Quand les syndicats voient à quel point la mobilisation contre la réforme des retraites est fédératrice dans le nord Franche-Comté où ils recensent selon leurs calculs plus de 12 000 personnes ce 7 mars, ils sont amers de voir que cela ne soit pas plus pris en compte par le gouvernement. Ils n’ont pas forcément d’espoir sur l’issue de cette journée, mais ils veulent montrer que le peuple est dans la rue pour contester. « Le gouvernement ne nous reçoit pas, ne fait pas d’effort. Il s’illustre par son silence. Beaucoup de Français, dont nous, les syndicats, ne le comprenons pas », explique Vladimir Djordjevic, président de l’union départementale de la CTFC. « Je suis inquiet de ce qui peut se passer après. Pas forcément à Belfort, mais de la colère partout en France. On ne pourra pas tout gérer, nous,les syndicats.» Son collègue Christian Munsch acquiesce, l’air songeur.

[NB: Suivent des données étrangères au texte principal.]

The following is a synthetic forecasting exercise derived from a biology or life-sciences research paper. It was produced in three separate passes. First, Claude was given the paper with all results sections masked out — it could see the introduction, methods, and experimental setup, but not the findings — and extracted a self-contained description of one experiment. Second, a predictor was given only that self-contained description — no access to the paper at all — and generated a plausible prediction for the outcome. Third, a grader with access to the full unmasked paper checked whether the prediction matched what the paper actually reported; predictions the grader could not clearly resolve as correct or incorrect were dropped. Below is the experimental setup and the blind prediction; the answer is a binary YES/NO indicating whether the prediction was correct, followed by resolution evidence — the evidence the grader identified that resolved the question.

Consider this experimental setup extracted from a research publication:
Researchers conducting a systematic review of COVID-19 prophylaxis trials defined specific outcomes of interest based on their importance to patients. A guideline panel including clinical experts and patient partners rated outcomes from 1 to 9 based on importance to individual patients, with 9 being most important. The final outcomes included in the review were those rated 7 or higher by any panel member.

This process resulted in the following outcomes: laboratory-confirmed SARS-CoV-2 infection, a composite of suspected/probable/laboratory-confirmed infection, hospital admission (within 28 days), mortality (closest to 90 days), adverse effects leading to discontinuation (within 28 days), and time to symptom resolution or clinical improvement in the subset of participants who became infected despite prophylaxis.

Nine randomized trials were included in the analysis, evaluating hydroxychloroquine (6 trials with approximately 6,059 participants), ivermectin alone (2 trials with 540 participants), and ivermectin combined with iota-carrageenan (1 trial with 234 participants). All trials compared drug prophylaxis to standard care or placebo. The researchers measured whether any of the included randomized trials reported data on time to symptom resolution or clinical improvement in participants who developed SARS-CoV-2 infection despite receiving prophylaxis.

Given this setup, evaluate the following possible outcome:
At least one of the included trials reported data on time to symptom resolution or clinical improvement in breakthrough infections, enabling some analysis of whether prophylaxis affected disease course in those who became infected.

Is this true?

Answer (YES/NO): NO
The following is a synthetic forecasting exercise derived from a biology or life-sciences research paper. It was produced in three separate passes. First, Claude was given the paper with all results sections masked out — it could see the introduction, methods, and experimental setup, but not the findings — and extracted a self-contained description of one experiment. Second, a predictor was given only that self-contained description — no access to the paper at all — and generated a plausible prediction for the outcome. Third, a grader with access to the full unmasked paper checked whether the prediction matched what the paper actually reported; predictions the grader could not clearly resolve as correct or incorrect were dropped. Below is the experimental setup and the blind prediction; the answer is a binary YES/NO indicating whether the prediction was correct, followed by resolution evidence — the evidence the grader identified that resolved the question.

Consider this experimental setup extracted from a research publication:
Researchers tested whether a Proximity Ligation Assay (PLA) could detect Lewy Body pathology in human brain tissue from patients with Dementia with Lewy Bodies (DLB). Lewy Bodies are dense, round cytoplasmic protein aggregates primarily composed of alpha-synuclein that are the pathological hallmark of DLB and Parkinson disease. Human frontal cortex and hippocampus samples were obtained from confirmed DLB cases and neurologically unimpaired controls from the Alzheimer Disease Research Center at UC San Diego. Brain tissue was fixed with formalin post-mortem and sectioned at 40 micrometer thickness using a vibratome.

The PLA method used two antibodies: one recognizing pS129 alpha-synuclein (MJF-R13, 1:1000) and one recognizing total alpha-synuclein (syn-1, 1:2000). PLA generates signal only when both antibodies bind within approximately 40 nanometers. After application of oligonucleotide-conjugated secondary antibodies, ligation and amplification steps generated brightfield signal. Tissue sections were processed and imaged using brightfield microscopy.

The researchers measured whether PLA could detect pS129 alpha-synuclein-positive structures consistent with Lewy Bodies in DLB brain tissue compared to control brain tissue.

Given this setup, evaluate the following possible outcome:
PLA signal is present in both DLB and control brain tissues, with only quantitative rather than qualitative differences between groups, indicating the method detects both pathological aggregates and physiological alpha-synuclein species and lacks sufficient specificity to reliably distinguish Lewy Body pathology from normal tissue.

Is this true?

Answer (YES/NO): NO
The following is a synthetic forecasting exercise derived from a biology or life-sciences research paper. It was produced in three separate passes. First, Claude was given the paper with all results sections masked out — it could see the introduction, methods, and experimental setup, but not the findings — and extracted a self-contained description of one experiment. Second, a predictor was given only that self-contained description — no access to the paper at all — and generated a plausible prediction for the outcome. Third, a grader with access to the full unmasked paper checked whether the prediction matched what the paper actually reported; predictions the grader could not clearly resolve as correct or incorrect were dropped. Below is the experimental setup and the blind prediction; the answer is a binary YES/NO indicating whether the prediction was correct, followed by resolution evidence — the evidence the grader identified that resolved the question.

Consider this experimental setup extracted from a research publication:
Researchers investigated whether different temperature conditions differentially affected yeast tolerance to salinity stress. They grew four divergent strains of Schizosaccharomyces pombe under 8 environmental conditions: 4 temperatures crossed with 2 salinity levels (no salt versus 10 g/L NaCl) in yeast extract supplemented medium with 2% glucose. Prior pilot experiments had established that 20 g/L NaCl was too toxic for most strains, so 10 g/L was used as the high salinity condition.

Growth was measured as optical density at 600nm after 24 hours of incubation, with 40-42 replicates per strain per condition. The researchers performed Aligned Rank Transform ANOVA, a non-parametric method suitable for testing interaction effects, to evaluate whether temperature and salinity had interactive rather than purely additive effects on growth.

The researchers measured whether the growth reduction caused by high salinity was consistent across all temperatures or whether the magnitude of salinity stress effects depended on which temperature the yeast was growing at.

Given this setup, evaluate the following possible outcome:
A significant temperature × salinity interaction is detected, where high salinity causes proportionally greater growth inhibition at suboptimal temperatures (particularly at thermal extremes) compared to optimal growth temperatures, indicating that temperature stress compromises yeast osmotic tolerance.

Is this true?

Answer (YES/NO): NO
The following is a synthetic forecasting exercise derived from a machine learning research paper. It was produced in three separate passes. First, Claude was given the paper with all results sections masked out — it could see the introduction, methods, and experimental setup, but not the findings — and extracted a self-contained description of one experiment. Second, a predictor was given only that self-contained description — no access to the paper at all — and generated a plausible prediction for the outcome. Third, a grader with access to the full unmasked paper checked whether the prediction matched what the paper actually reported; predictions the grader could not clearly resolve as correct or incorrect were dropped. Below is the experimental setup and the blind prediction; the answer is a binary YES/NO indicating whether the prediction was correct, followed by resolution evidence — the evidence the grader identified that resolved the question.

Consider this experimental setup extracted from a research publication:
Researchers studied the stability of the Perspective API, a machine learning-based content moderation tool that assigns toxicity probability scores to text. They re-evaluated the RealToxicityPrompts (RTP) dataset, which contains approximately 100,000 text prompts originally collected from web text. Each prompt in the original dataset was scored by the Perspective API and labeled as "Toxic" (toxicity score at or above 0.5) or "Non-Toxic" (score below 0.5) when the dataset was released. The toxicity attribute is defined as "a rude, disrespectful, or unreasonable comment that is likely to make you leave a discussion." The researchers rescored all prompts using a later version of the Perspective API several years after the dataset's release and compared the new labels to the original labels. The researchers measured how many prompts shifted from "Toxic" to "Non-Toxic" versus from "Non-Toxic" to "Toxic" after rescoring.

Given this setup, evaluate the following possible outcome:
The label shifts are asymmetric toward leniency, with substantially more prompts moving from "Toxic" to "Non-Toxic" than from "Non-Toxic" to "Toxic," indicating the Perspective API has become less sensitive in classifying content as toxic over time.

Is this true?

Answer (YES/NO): YES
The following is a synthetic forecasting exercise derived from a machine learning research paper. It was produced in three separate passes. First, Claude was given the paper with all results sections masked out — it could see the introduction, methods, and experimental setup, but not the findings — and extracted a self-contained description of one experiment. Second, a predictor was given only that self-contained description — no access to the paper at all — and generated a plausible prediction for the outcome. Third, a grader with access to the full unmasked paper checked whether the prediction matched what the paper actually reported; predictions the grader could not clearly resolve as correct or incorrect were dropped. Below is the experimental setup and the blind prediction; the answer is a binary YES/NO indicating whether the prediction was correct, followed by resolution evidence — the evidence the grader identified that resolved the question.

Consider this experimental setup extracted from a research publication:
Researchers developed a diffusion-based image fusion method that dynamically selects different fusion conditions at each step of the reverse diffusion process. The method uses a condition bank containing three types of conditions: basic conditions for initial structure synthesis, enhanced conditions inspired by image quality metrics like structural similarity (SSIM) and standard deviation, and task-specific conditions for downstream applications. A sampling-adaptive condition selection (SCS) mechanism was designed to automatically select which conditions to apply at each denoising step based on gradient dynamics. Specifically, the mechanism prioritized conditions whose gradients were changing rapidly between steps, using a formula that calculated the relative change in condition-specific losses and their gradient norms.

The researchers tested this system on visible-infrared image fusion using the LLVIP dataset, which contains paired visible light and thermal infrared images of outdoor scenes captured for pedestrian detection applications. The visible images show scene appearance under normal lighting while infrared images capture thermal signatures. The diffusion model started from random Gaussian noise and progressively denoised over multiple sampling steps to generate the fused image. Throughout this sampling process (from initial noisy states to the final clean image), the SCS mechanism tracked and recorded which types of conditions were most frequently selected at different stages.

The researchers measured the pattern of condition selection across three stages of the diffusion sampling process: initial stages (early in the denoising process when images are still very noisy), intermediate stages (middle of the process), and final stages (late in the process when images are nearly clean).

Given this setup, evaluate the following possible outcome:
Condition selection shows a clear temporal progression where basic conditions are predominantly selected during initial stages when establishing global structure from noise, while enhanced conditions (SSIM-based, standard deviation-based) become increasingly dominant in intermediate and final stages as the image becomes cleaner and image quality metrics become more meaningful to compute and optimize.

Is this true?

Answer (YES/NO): NO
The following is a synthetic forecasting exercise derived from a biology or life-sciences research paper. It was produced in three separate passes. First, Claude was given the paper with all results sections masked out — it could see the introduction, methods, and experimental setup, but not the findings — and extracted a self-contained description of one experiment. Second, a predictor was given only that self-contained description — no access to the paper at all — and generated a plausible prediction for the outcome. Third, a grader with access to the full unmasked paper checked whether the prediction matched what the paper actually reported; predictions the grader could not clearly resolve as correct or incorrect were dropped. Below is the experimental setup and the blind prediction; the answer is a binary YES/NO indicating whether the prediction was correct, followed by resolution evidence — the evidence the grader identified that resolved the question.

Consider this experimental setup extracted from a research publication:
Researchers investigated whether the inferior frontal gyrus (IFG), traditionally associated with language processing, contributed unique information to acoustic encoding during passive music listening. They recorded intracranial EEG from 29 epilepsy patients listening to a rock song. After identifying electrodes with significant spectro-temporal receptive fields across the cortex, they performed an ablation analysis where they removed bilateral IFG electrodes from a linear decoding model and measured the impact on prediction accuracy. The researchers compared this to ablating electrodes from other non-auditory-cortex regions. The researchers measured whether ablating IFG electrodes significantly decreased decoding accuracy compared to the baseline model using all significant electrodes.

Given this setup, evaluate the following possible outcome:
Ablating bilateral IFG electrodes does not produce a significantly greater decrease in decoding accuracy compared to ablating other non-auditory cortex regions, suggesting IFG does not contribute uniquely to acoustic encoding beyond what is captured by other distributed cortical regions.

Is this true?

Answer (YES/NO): YES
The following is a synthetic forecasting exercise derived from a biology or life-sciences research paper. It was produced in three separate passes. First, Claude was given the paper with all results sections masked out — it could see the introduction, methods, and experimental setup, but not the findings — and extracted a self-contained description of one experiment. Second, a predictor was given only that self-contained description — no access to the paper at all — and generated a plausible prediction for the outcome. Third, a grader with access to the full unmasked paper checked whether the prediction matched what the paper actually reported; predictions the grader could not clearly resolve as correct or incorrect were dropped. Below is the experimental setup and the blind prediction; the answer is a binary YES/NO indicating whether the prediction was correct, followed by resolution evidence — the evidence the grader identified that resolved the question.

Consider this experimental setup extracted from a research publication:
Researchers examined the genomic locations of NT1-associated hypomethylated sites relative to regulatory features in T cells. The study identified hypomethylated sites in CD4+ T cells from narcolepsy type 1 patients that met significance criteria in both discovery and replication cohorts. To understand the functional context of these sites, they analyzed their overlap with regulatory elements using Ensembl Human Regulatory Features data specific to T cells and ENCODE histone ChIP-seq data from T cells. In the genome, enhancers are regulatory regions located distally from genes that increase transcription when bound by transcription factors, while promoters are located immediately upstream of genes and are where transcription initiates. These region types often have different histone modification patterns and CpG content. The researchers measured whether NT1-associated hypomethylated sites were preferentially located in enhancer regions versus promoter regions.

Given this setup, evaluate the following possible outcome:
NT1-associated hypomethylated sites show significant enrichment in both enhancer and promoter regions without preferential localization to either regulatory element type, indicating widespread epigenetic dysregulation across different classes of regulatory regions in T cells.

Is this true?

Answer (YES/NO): NO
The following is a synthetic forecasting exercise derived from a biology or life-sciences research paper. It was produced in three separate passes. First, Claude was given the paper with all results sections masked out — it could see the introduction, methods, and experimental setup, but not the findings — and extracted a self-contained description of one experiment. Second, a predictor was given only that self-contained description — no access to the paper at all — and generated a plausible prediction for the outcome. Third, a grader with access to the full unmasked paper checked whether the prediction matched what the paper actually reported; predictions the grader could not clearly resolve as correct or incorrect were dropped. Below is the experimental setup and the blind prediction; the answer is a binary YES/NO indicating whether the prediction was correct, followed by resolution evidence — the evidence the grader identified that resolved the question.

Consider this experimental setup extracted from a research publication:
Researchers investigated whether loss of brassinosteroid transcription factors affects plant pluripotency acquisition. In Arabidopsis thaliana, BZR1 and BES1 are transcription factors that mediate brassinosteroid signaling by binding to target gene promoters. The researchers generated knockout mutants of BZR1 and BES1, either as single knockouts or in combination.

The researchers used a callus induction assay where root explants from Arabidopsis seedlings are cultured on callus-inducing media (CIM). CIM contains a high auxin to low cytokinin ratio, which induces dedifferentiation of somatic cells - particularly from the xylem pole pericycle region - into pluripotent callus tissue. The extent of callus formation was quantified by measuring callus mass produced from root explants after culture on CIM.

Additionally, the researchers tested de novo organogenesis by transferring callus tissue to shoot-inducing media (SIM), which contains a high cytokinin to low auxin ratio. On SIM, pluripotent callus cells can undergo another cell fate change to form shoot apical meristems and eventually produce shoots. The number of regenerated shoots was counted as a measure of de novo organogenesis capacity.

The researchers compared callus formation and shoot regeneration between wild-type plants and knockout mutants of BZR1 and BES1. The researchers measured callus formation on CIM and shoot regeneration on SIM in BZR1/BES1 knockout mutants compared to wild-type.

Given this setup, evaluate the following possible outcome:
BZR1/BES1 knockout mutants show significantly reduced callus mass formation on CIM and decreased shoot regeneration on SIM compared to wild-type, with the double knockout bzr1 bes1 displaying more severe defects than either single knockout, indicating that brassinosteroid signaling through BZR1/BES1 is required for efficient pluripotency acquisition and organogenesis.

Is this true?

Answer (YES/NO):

Des records de mobilisation en province
(AFP) La sixième journée de manifestation contre la réforme des retraites a été marquée par une nette reprise de la mobilisation en province, avec des chiffres proches voire supérieurs aux niveaux du 31 janvier dans de nombreuses villes, selon les syndicats mais aussi les autorités. Record battu à Brest: avec 22.000 participants recensés par la police – et 30.000 par les syndicats – la cité portuaire a dépassé le score établi lors de la deuxième journée de mobilisation fin janvier, devenu le mètre-étalon de mouvement social. Jauge également dépassée à Pau, où la préfecture a dénombré 15.500 manifestants et les organisateurs 22.000, et même pulvérisée à Rodez avec 14.500 à 25.000 personnes sous une pluie battante. “Quand on voit le temps qu’il fait, c’est exceptionnel”, reconnait David Gistau, chef de file de la CGT dans l’Aveyron. Moins spectaculaires mais tout aussi inédits, les chiffres des autorités à Bastia (2.000) Belfort (4.500) ou Guéret (6.500) confirment le regain de mobilisation observé dans plusieurs villes moyennes, ainsi que des métropoles comme Nantes (30.000). Dans de nombreuses autres localités, les comptages officiels étaient identiques ou très proches des performances enregistrées en début d’année, notamment à Lyon (25.000), Montpellier (25.000), Grenoble (20.500) et Rouen (13.500). Ailleurs, le rebond n’a pas atteint ces sommets, en particulier à Rennes (19.000), Lille (11.500), Tours (11.500) et Strasbourg (9.500). Comme à l’accoutumée, les estimations policières et syndicales ont parfois fait le grand écart, avec des rapports de un à quatre à Nice (de 7.000 et 30.000) et Le Havre (de 10.700 et 45.000), voire un à six à Saint-Etienne (de 8.800 à 50.000), la palme revenant encore à Marseille avec un ratio de un à huit, entre 30.000 et 245.000.